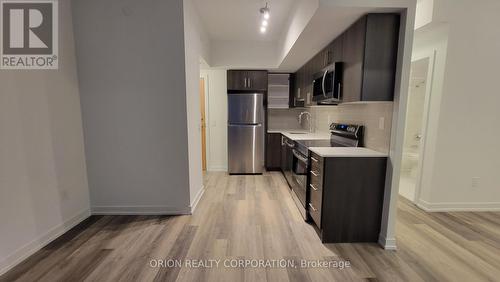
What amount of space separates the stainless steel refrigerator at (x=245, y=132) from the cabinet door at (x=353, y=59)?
7.33ft

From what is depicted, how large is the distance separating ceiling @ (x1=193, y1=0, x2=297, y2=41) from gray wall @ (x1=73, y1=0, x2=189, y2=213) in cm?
74

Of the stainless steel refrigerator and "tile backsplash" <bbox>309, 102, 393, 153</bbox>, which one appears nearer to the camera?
"tile backsplash" <bbox>309, 102, 393, 153</bbox>

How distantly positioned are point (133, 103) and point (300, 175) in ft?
7.52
———
Your task: Rescale the rows above: write out every line again, requests included, but multiply each number in the answers (the distances and the box coordinates) by 0.35, rounding to as many decimal places as the original had with halves rounded up. Leave the requests unchanged and the pictures out.

Result of the exercise:
What amount of space separates the stainless steel refrigerator at (x=245, y=132) from the cabinet door at (x=353, y=59)?
2.57ft

From what is depicted, how large is the distance separating ceiling @ (x1=193, y1=0, x2=297, y2=41) from gray wall @ (x1=73, y1=0, x2=189, y2=213) in cm?
26

Of the stainless steel refrigerator and "tile backsplash" <bbox>309, 102, 393, 153</bbox>, which one appears nearer to the camera?
"tile backsplash" <bbox>108, 36, 138, 54</bbox>

How distantly positioned are point (133, 103) and point (300, 175) in ft?
2.63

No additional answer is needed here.